==== Supplied entries
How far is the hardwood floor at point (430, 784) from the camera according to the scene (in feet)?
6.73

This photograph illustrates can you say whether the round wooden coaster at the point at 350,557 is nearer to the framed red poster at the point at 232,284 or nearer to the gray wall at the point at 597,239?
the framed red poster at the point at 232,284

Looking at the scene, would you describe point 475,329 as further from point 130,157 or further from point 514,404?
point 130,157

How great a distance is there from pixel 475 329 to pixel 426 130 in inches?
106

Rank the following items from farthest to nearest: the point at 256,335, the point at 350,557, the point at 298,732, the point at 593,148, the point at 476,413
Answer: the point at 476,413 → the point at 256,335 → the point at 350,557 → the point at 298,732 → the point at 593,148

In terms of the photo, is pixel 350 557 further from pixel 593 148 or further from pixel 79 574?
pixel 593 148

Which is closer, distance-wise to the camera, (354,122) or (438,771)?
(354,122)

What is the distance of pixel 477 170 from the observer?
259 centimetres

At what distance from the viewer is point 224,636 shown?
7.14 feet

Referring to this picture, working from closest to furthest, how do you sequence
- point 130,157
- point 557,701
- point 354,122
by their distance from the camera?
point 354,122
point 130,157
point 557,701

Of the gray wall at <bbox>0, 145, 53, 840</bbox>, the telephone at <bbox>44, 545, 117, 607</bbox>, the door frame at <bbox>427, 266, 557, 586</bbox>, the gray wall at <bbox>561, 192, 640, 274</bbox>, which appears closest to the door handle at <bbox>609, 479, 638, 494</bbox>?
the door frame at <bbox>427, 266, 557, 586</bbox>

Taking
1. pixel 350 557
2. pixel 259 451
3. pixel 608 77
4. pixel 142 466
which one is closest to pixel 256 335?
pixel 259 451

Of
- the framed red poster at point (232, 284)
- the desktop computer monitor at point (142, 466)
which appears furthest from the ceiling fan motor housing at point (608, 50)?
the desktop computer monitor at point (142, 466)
========
Task statement: Print word for word the items from the line containing "At what distance" through the end of the items.

Exercise result:
At what distance from the viewer is point 224,636 shown?
7.14 feet

Referring to this picture, working from closest to furthest, how do you sequence
- point 130,157
- point 557,701
- point 354,122
by their distance from the camera?
point 354,122
point 130,157
point 557,701

Of the gray wall at <bbox>0, 145, 53, 840</bbox>, the telephone at <bbox>44, 545, 117, 607</bbox>, the door frame at <bbox>427, 266, 557, 586</bbox>, the gray wall at <bbox>561, 192, 640, 274</bbox>, which appears closest to the door handle at <bbox>609, 479, 638, 494</bbox>?
the door frame at <bbox>427, 266, 557, 586</bbox>

Taking
1. pixel 350 557
2. pixel 259 451
3. pixel 608 77
4. pixel 142 466
which one is closest to pixel 256 335?
pixel 259 451

Of
- the framed red poster at point (232, 284)
- the desktop computer monitor at point (142, 466)
which appears furthest from the ceiling fan motor housing at point (608, 50)?
the desktop computer monitor at point (142, 466)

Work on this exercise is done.